A high point for Snowy Peaks

Snowy Peaks High School graduates 2013
Justine Marie Arbuckle
Zuleyma Sherlen Arias
Emily Taylor Briggs
Brooke Nicole Burns
Kiah Leighanne Clark
Samantha De Luna
Curran Kenneth Godfrey
Elise Nicole Headley
Yvonne Marie Horen
Andrew Joseph Kanetsky
Jenny Martinez
Ruben Martinez
Jennifer Lynn Matlock
Catherine McManis
Itzayana Pastrano Flores
Dillon Reed
Marco Antonio Rodriguez
Yubelli Salas
Liliana Salazar
David Charles Tidwell
Sadie Christine Tidwell
Dyanna Valencia
The air at the Frisco Community and Senior Center buzzed Thursday night with the conversation of friends, family and educators who gathered for the Snowy Peaks High School graduation ceremony.
Snowy Peaks is an alternative high school, offering a smaller setting for students who are struggling through the traditional school system. This year is its second year of operation.
Last year, 10 students graduated from the school. This year, 22 students dressed in caps and gowns and prepared to receive their diplomas.
“Did you bring tissues?” one audience member, who had attended the ceremony the previous year, asked another. With more than their fair share of obstacles and personal hardship, the students brought plenty of powerful emotion to a day spent celebrating a significant success.
“It’s very exciting,” Snowy Peaks principal Brett Tomlinson said of the graduation ceremony. “I’m so extremely proud of these guys. For some of them, at the beginning of the school year I really wondered if they were going to be able to overcome some of their psychological challenges. They put a lot of roadblocks in front of themselves. And they did (overcome). They persevered and they kicked those challenges down and here we are tonight, recognizing that.”
As dinner finished and friends and family members began to take their seats in front of the podium, the bustle in the hallway grew louder. The graduates were lining up — boys in long black robes and caps, girls in deep blue. They gathered together, jostling good-naturedly, sharing high fives and all of them grinning.
Eventually they settled down, as much as was possible, formed into two lines and walked into the big room. Cheers and whistles broke out immediately as the graduates came down the aisle and sat in chairs facing the crowd.
Tomlinson introduced the class of 2013, again emphasizing his pride at their success. He offered them some words of wisdom.
“Be visible. Be known,” he said. “Be connected to your community.

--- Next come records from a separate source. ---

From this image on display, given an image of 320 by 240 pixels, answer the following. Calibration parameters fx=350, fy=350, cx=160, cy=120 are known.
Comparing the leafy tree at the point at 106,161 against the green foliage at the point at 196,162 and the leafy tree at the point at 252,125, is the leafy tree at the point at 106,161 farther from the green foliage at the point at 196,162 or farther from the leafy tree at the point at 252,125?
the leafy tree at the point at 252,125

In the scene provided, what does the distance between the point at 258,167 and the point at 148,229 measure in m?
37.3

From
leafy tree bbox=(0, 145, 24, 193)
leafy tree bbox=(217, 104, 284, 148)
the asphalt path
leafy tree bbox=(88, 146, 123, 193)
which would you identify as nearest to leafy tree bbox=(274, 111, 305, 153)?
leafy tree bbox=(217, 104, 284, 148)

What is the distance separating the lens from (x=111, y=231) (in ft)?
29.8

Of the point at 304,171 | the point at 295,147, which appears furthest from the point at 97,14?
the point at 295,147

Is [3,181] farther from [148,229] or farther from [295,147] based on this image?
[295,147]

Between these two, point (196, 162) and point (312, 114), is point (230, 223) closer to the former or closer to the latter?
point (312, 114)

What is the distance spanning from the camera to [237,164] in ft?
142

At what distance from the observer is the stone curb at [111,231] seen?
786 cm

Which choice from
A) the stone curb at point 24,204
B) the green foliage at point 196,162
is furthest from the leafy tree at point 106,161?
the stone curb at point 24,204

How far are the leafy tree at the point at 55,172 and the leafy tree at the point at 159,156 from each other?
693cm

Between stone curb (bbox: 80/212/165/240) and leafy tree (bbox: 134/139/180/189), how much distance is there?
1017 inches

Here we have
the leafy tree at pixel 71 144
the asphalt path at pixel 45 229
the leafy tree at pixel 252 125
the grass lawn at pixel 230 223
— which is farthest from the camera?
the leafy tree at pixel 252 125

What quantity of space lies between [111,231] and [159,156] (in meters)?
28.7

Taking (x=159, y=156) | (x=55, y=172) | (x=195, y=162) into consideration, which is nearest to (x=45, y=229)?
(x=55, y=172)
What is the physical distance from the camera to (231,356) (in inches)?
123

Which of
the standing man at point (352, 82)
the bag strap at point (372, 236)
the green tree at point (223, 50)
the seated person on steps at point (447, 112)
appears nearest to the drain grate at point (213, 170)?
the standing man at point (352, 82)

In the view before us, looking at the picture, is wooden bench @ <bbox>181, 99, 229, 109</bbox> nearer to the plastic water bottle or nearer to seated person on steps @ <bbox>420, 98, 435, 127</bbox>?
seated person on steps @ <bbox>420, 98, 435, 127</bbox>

Continue working in your community wherever that may be, and leave a profound and positive impact in improving your community so that not only your lives will be benefited and enriched but so will the lives of the others around you.”
Tomlinson then invited Summit School District superintendent Heidi Pace to say a few words as well. Pace offered the story of her grandfather, who, after surviving a gunshot wound to his brain, overcame considerable obstacles to live a long, full life. On his 100th birthday, he entered the Guinness Book of World Records as the oldest living person with a bullet in his brain. The Guinness people then presented him with a printed timeline of his life and accomplishments, which Pace held out to show the graduating class. It stretched over several feet long, covered in tiny print on both sides.
“Think about what you want your timeline to say after you’ve faced tough times,” she told them. “I wish each of you every possible success.”
Next, each of the graduates was personally introduced by his or her counselor. The counselors described the students whom they had gotten to know, whether over a year or for just a semester, emphasizing all their good qualities and the struggles they had overcome in school. Then the students had the opportunity to speak, thanking teachers, family and friends for support and encouragement, singling out one person each to receive a rose as a symbolic gesture of thanks.
It didn’t take long for most of the audience and nearly all of the participants to become teary-eyed. People wiped their eyes and smiled as students and teachers poured out their hearts into the microphone.
“I never thought I was going to graduate high school,” said Zuleyma Arias. She attributed her success to Snowy Peaks and support from family.
“My journey through school hasn’t been the traditional one,” Brooke Burns said. “This school has turned my life around.”
One by one, the graduates were introduced, said a few words and handed their rose to the significant people in their life. Finally, after the applause died away, Tomlinson took the stand once again to proclaim the students official high school graduates.
Tears disappeared and smiles grew stronger as the students moved their cap tassels from one side to the other, then stood to a final round of applause.
The graduates and the audience came together, mixing into hugs, handshakes and high fives.
One father took his son’s diploma carefully, considered it and turned to his son, summing up the evening by saying simply, “This means a lot.”